### [Work instruction]
Transcribe only what runs from the line containing "Door damper VS 2000 on church door" through the final line below, exactly, and leave every picture out.
—————
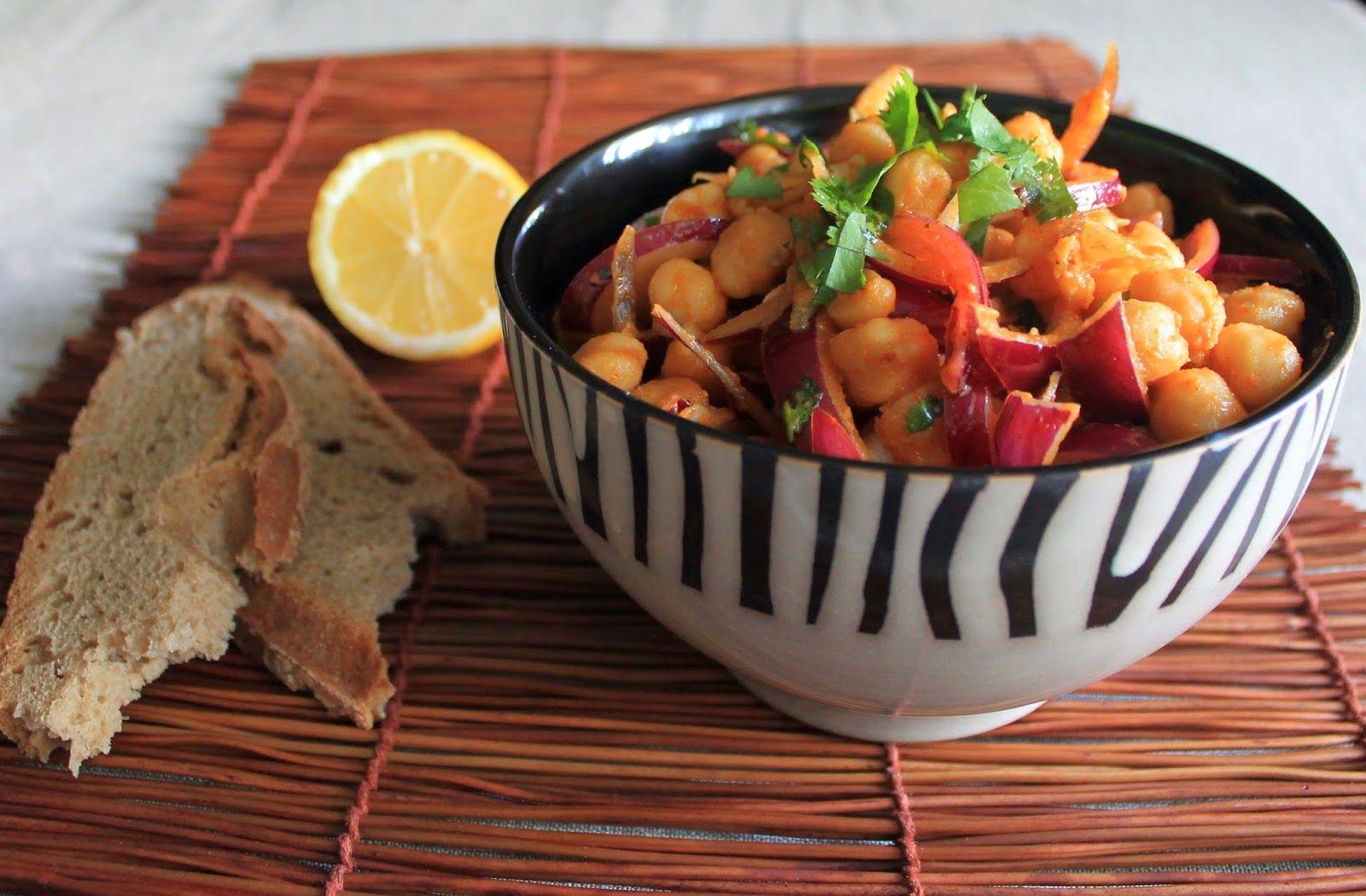 PRINCIPIANDO EN LA COCINA: Ensalada de garbanzos con cebolla y pimentón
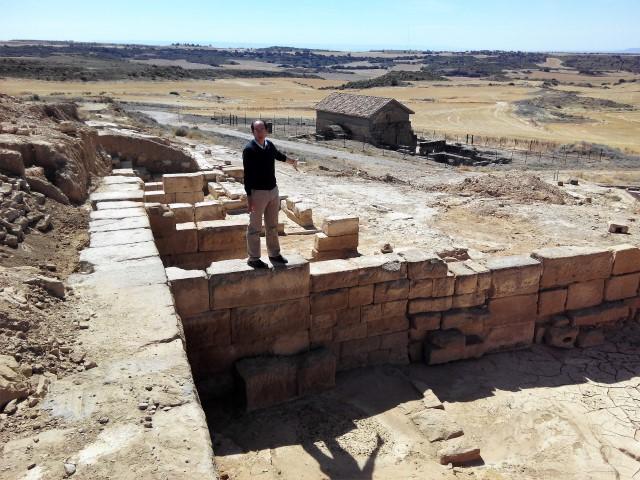 Javier nos detalla los trabajos y resultados de la excavación de la zona baja comercial vinculada al espacio del foro - Fotografía ArqueoTrip ©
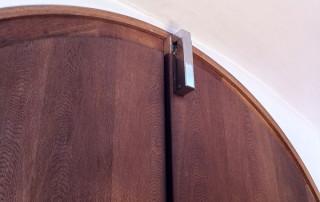 Door damper VS 2000 on church door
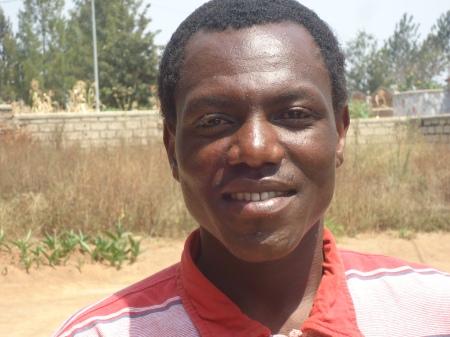 Célestin, étudiant le soir, en gestion, à la polytechnique de Nyagatare et, pendant la journée, chauffeur de moto, six jours sur sept...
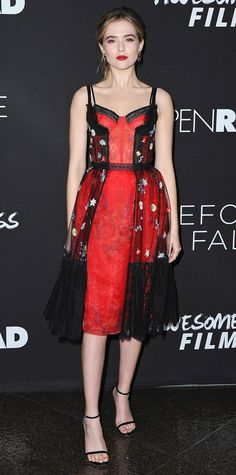 Zoey Deutch was an absolute stunner at the Before I Fall premiere in this lingerie-inspired dress with a corset bodice, tulle and lace detailing, and floral embroidery. The actress kept the spotlight on the dress by pairing it with minimalist sandals and black and silver earrings by Irene Neuwirth.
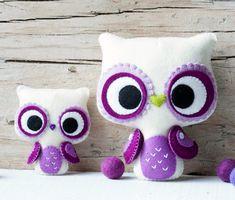 PDF. Big eyes owl and small owl brooch. via Etsy.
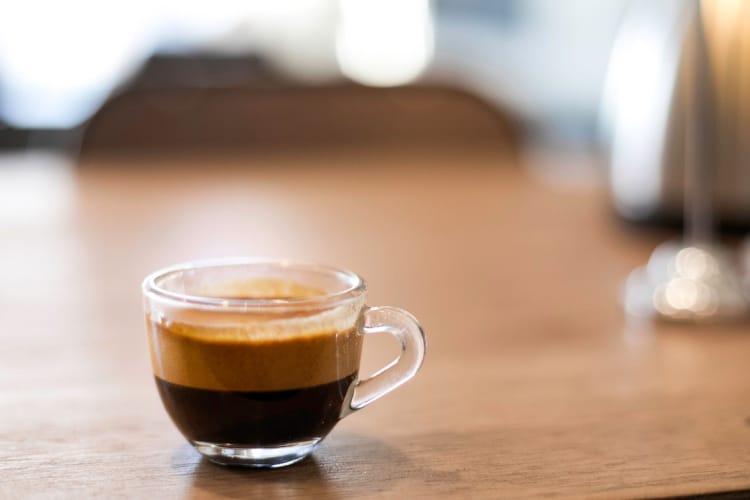 Espresso là cà phê chứa lượng caffeine cao nhất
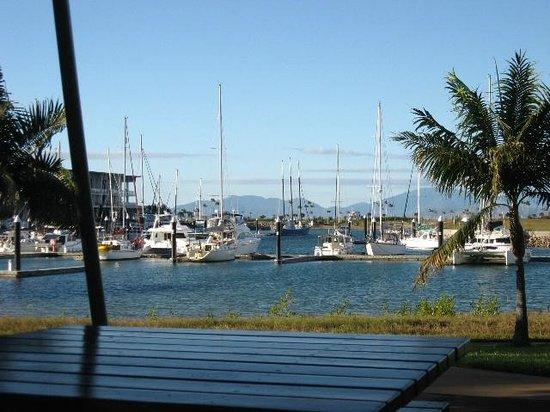 Arcadia Village Motel : marina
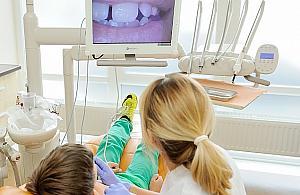 Bia�o��ccy denty�ci boruj� na luzie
—————
### [Exercise response]
 Door damper VS 2000 on church door
 Célestin, étudiant le soir, en gestion, à la polytechnique de Nyagatare et, pendant la journée, chauffeur de moto, six jours sur sept...
 Zoey Deutch was an absolute stunner at the Before I Fall premiere in this lingerie-inspired dress with a corset bodice, tulle and lace detailing, and floral embroidery. The actress kept the spotlight on the dress by pairing it with minimalist sandals and black and silver earrings by Irene Neuwirth.
 PDF. Big eyes owl and small owl brooch. via Etsy.
 Espresso là cà phê chứa lượng caffeine cao nhất
 Arcadia Village Motel : marina
 Bia�o��ccy denty�ci boruj� na luzie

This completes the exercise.